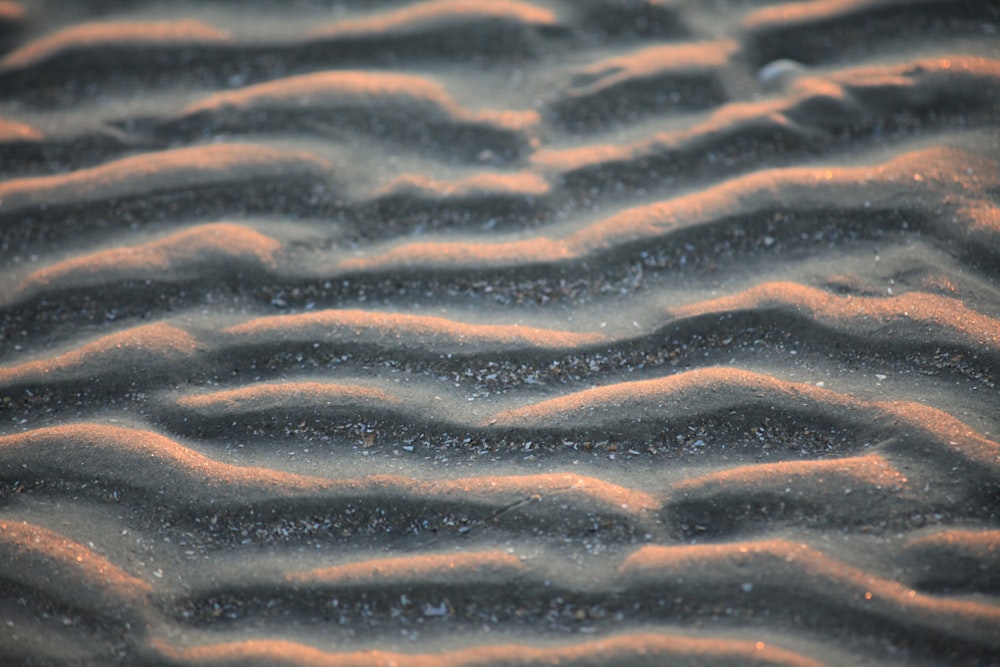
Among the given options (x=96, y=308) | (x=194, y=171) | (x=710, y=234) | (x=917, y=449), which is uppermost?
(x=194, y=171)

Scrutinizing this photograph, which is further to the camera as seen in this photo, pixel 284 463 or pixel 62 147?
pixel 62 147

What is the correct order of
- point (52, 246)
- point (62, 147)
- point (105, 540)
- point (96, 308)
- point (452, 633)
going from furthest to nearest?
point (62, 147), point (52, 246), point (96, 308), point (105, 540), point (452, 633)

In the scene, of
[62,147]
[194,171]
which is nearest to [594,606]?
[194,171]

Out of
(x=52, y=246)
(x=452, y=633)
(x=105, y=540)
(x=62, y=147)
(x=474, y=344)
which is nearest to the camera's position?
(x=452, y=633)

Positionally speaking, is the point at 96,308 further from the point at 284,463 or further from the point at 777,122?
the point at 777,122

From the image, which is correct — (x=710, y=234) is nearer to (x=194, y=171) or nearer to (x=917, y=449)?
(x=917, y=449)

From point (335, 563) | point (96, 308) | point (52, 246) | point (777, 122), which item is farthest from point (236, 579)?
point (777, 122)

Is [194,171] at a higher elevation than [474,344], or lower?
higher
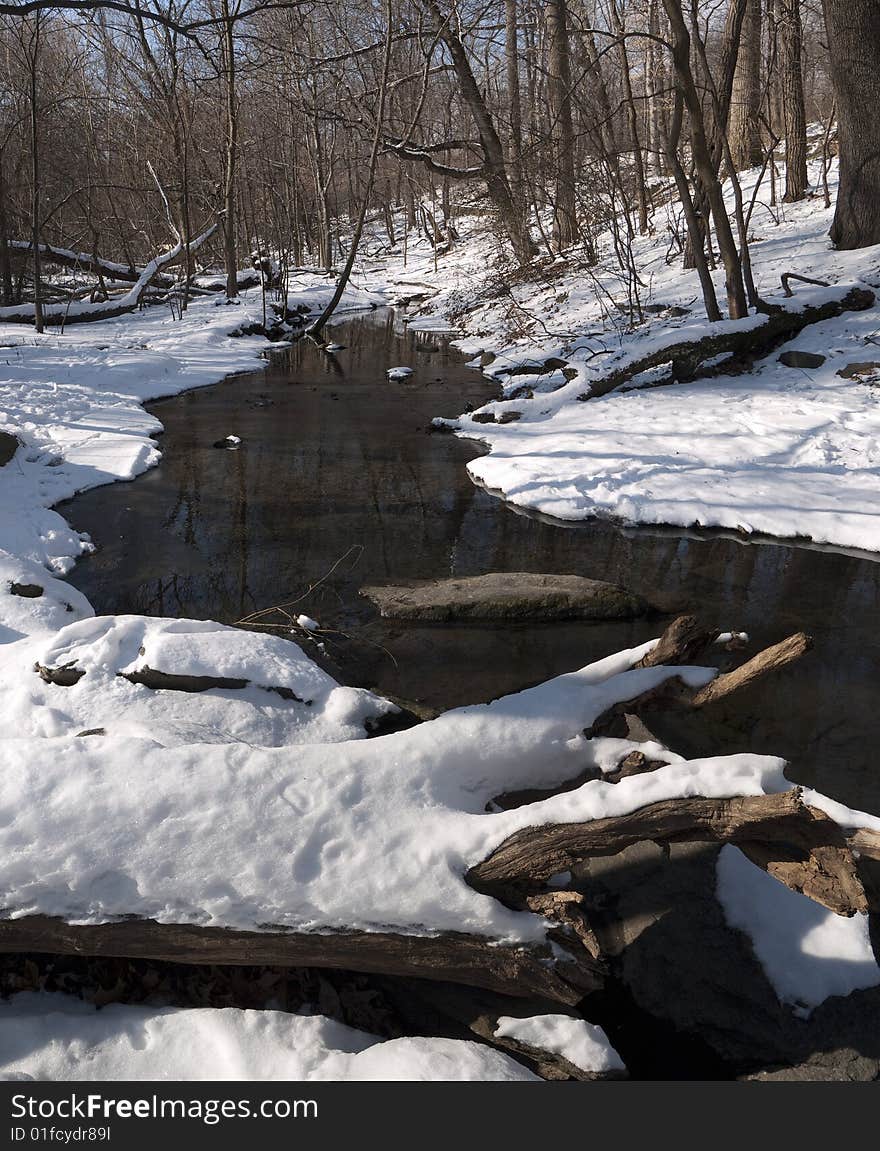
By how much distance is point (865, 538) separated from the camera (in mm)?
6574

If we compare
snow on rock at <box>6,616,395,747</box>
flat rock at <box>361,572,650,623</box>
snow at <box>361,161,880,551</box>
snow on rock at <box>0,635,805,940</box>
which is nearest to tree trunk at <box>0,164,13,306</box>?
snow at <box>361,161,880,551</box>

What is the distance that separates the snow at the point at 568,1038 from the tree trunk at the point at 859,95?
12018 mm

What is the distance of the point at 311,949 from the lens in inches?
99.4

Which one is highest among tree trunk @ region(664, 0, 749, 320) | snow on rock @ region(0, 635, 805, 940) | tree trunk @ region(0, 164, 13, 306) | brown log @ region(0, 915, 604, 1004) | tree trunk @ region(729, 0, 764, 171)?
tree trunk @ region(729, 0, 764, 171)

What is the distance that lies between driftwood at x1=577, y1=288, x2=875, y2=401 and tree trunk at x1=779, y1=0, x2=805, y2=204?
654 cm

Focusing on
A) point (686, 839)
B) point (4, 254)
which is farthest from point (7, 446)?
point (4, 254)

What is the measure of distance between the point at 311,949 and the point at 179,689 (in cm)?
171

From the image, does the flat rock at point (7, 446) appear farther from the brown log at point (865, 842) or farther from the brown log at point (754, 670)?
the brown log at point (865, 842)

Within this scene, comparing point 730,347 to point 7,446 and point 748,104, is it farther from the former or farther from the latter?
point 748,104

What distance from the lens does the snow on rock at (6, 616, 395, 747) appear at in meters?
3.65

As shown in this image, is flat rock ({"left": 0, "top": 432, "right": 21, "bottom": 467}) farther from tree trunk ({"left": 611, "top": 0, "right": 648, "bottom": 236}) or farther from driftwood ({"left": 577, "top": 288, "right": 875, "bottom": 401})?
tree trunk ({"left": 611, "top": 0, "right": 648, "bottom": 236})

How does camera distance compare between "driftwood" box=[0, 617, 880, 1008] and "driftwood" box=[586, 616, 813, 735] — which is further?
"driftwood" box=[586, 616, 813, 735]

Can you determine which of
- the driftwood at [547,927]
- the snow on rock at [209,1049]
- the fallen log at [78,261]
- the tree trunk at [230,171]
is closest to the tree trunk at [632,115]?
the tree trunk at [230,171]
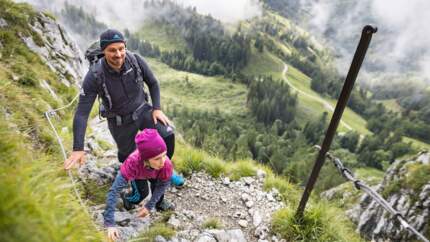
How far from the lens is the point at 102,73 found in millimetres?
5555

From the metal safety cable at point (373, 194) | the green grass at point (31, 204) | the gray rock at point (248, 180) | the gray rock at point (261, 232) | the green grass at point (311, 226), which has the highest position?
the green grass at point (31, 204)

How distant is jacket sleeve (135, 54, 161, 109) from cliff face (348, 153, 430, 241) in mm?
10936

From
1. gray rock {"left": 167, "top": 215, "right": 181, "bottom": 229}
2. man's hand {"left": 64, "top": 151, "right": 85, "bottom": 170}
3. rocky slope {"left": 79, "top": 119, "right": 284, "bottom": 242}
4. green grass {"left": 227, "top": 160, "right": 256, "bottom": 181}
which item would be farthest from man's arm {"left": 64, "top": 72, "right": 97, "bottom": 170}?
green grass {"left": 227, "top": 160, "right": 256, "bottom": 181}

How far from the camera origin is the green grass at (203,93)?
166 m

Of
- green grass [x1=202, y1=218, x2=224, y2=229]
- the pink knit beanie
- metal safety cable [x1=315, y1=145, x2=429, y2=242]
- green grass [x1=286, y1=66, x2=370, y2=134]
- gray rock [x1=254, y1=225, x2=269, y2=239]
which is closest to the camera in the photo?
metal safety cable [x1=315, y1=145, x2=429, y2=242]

------------------------------------------------------------------------

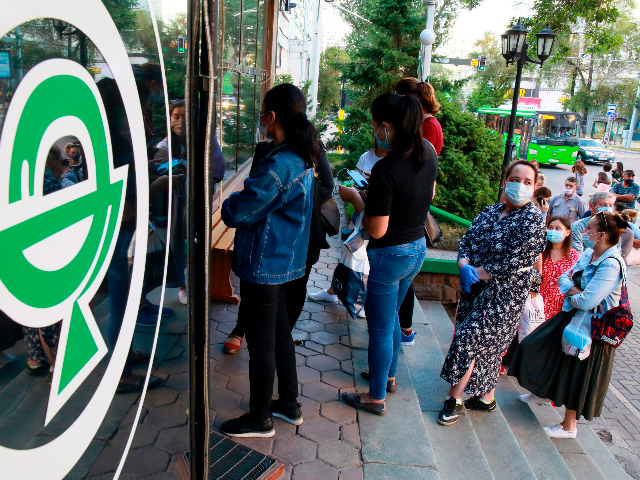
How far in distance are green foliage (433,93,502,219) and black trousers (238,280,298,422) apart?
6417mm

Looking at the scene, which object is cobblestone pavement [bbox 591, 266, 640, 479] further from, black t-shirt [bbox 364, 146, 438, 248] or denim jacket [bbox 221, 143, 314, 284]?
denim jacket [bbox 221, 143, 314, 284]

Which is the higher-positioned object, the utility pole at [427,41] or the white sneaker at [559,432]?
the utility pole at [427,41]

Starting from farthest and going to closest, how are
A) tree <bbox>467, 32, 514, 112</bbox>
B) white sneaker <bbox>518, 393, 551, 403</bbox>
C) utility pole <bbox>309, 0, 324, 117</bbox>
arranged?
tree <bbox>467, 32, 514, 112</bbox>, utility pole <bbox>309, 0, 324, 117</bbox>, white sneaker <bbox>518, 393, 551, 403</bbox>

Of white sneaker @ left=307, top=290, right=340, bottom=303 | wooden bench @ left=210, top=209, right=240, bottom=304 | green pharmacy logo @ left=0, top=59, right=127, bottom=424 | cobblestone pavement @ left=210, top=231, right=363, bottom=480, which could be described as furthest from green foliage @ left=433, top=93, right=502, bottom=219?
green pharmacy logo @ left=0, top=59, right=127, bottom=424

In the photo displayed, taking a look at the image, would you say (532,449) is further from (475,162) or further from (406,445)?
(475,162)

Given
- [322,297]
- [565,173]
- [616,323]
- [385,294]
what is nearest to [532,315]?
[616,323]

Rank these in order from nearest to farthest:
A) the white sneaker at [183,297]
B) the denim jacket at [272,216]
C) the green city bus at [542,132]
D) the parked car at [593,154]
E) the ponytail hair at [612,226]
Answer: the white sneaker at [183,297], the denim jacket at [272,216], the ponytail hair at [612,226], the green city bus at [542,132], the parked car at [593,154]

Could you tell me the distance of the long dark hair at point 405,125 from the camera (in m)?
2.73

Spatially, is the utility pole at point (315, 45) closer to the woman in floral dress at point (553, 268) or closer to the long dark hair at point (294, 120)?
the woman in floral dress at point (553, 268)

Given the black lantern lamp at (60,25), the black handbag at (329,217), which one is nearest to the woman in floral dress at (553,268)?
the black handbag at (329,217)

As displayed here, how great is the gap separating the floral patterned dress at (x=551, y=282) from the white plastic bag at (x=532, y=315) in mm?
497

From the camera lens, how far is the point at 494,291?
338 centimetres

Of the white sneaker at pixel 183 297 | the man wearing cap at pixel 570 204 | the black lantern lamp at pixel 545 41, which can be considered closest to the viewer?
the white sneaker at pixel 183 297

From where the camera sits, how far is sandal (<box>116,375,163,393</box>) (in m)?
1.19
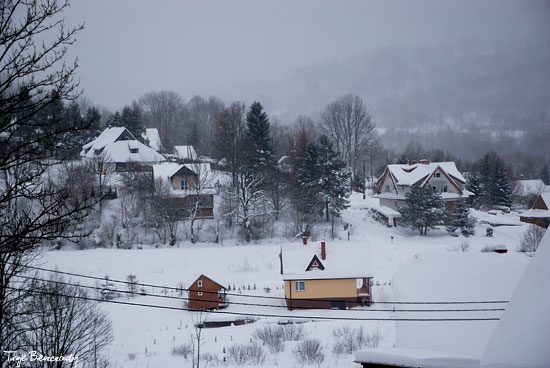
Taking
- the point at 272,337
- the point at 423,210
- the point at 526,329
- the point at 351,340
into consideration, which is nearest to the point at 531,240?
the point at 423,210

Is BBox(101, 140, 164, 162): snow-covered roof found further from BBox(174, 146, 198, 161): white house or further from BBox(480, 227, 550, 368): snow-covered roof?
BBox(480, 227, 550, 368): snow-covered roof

------------------------------------------------------------------------

### Aim of the task
Copy the entries verbatim, starting at the line containing "In the photo displayed, taking" and ending at the line containing "Answer: the white", both lines included.

### Answer to the exercise
In the photo displayed, taking a look at the image, would you say (532,449) is further from (475,162) or further from (406,445)?
(475,162)

Given
- [322,297]
- [565,173]
- [616,323]
- [385,294]
what is nearest to [532,315]?
[616,323]

Rank these in order from nearest to farthest:
A) the white sneaker at [183,297]
B) the denim jacket at [272,216]
C) the green city bus at [542,132]
D) the parked car at [593,154]
E) the ponytail hair at [612,226]
Answer: the white sneaker at [183,297], the denim jacket at [272,216], the ponytail hair at [612,226], the green city bus at [542,132], the parked car at [593,154]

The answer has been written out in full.